Today will see the Electoral College confirm Donald Trump as the new President of the US.
I predicted an Electoral College landslide for Clinton.
Boy was I wrong! Why?
The vagaries of the Electoral College gave Trump a win even with him losing the popular vote by a significant margin.
Perhaps FBI Director Comey’s reopening of the email investigation was a factor. Perhaps Russia was a factor.
The race narrowed as polling approached. Was that Republicans “coming home”? Who knows? But the gap between them in many polls approaching Election Day did have Trump within the margin of error, i.e., his numbers were within that +/- 3% margin.
But I’m not alone in still wondering “Why?”
Maybe pollsters are too hung up on margins of error. It’s no use having a small margin of error if your sample is unrepresentative. E.g., if you’re a polling company that only phones landlines then you’re missing all those people who only have mobiles. And perhaps people with only mobiles tend to be younger?
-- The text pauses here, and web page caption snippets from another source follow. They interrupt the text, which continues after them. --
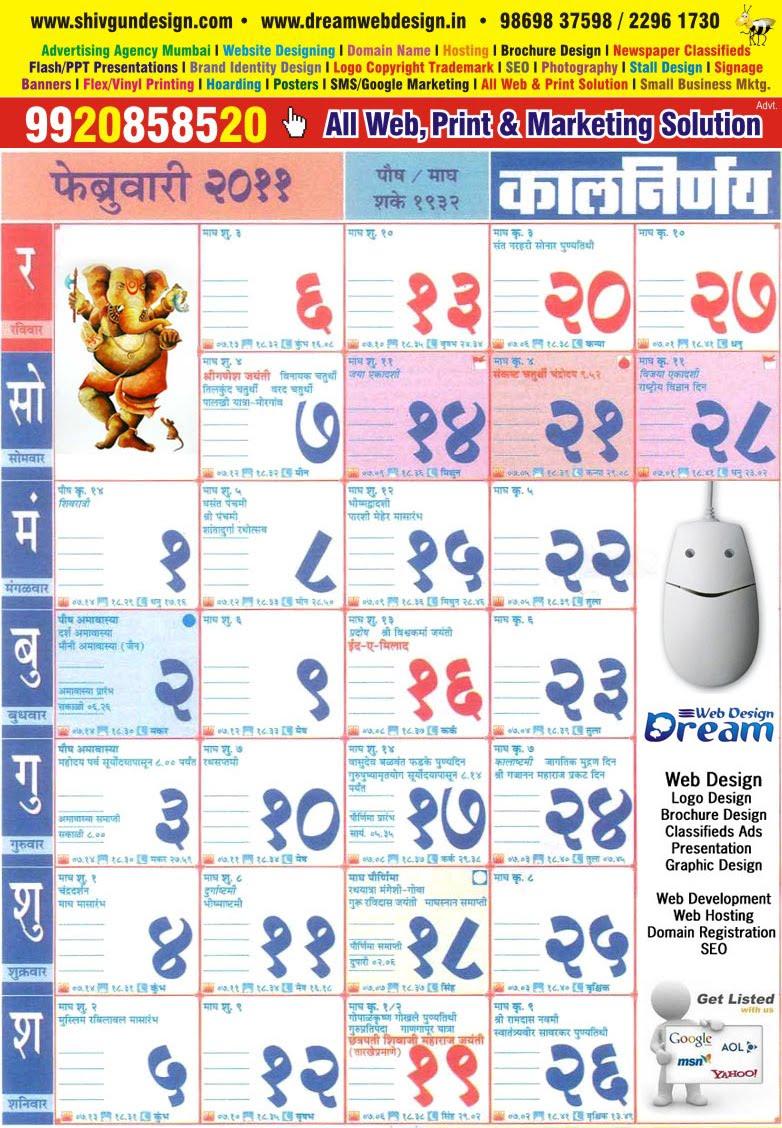 Marathi Calendar Or Kalnirnay February 2011 With Tithi And inside September Calendar 2021 Kaalnirnaya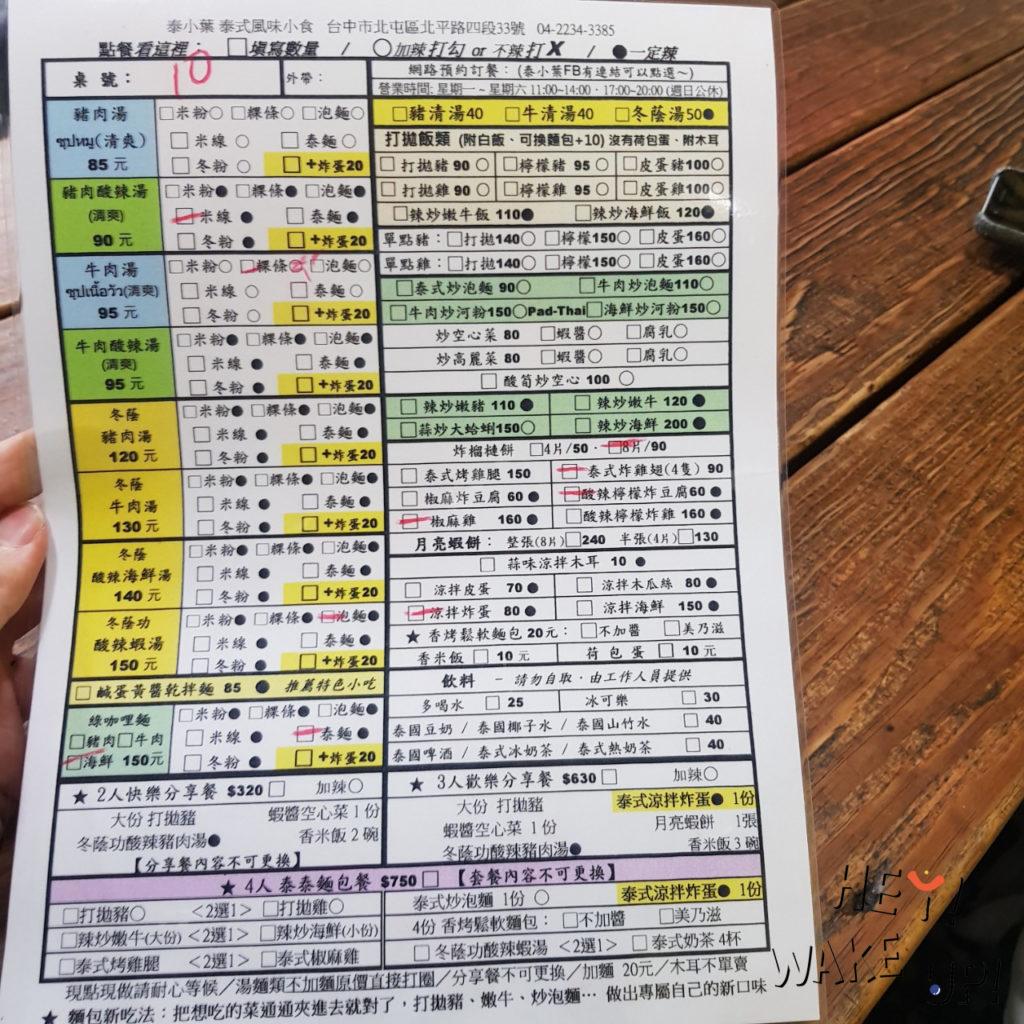 泰小葉菜單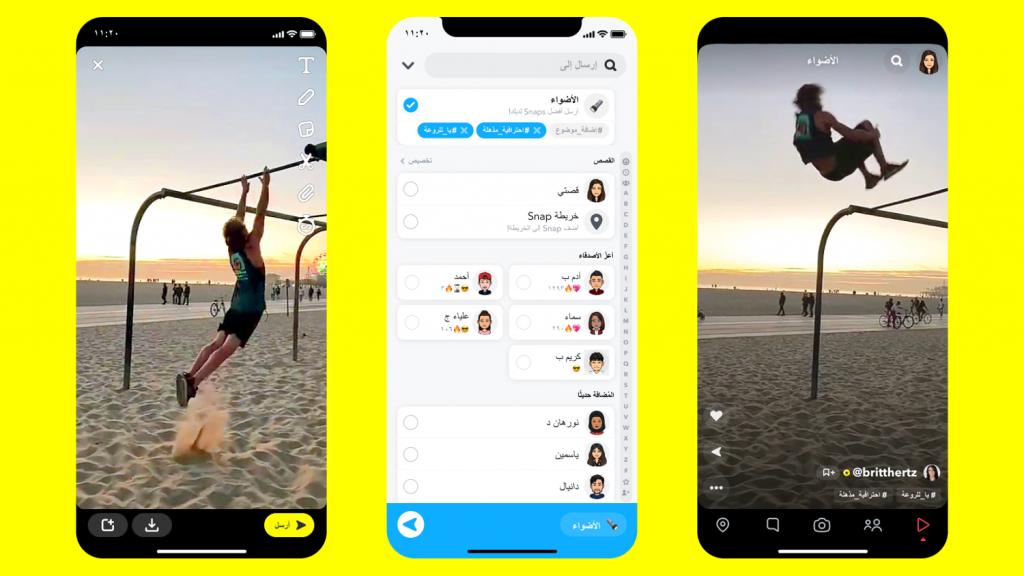 سناب شاتتطلق ميزة Spotlight في منطقة الشرق الأوسط وشمال أفريقيا - Snapchat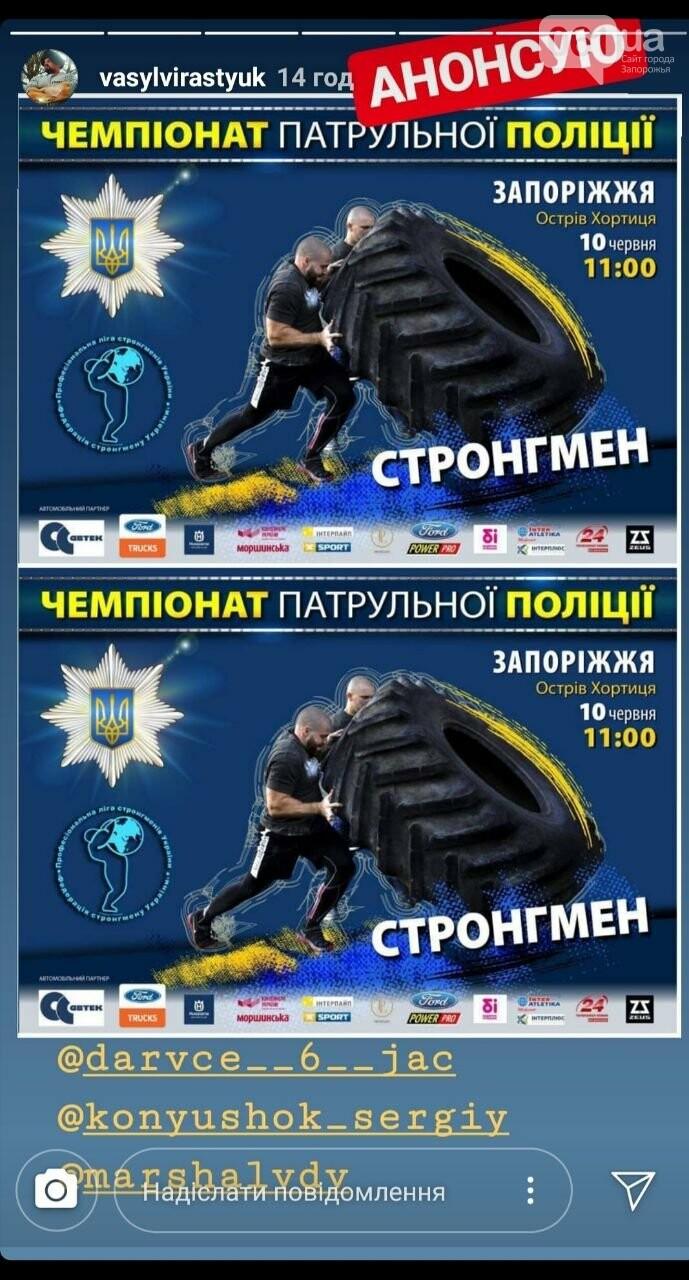 В Запорожье будут соревноваться полицейские со всей Украины: судья - Василий Вирастюк, фото-2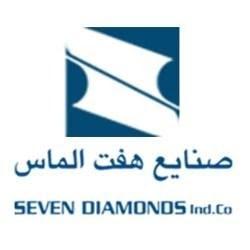 هفت الماس قزوین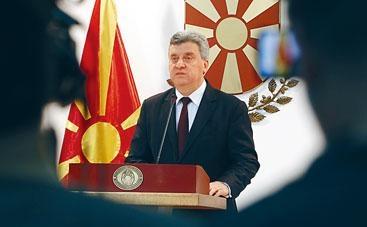 馬其頓總統伊萬諾夫。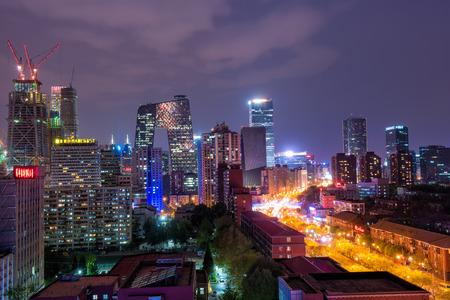 publicidad exterior: Beijing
Having an unrepresentative sample can happen by accident or by design. When it happens it’s often because of a sampling bias, e.g., only calling landlines.
Or let’s go back to the Presidential Election of 1936 in America – when telephones were a luxury. The Literary Digest ran a poll that predicted Franklin D. Roosevelt would get 43% and that his opponent would get 57%.
The actual result? Roosevelt got 62%.
Yep – the poll was off by 19%.
And one of the problems was that, even though they had a tiny margin of error, they used mainly telephone directories as well as club membership lists and magazine subscriber lists.
Large swathes of the population were excluded from the sample.
A small but representative sample is better than a large but unrepresentative one!
Who did FDR beat? Lost to history! And when did the Literary Digest meet its demise? Just 2 years later – 1938. And who did correctly predict FDR’s win? Using a much smaller sample? Gallup – and they’re still going strong!